Conforme leciona Martins (2000, p. 1):

No início da civilização, os grupos sociais procuravam bastar-se a si mesmos,


produzindo material de que tinham necessidade ou se utilizando daquilo do
que poderiam obter facilmente da natureza para a sua sobrevivência alimentos,
armas rudimentares, utensílios. O natural crescimento das populações, com
o passar dos tempos, logo mostrou a impossibilidade desse sistema, viável
apenas nos pequenos aglomerados humanos. Passou-se, então, à troca dos bens
desnecessários, excedentes ou supérfluos para certos grupos, mas necessários
a outros [...]. Inegavelmente, a troca melhorou bastante a situação de vida de
vários agrupamentos humanos.

Nos tempos primitivos, os seres humanos viviam em grupos, sendo a


maioria nômade e pertencente à mesma família. Eles viviam afastados uns dos
outros, fator que exigia a autossuficiência do grupo.
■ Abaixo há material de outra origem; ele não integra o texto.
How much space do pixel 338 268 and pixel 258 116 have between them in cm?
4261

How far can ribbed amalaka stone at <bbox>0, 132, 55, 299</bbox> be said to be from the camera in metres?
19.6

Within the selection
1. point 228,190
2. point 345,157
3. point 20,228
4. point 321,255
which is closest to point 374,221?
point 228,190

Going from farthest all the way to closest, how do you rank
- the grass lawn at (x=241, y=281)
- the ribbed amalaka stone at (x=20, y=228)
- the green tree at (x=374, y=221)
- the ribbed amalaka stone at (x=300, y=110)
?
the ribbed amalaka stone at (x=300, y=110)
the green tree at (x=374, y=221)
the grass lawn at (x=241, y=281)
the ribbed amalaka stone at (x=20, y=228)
Todavia, com o decurso
do avizinhamento, iniciou-se a primeira forma de comércio propriamente
dita: a troca, que ocasionou melhor aproveitamento das riquezas e maior
dedicação do homem ao desenvolvimento das culturas, como cereais, gado,
ferramentas, etc.
O Direito Comercial se divide em quatro períodos. O primeiro se situa entre
meados do século XII e fins do XVI, momento em que o Direito era aplicado
somente a integrantes da corporação dos comerciantes, seguindo, portanto,
um critério subjetivo para a sua aplicação (TRABALLI, 2016). Nesse período,
cada país adotava um modo particular de desenvolver o comércio. A Grécia se
baseava nos costumes e foi responsável pelos primeiros contratos relativos à
comercialização marítima, assim como pela lei escrita. Já em Roma, o comércio
se fundamentava no jus gentium (do latim “direito das gentes” ou “direito
do povo”) e compunha-se de normas que eram aplicáveis aos estrangeiros,
visto que a prática do comércio não era bem aceita pela aristocracia, pois era
apontado como degradante (MEDEIROS, 2011).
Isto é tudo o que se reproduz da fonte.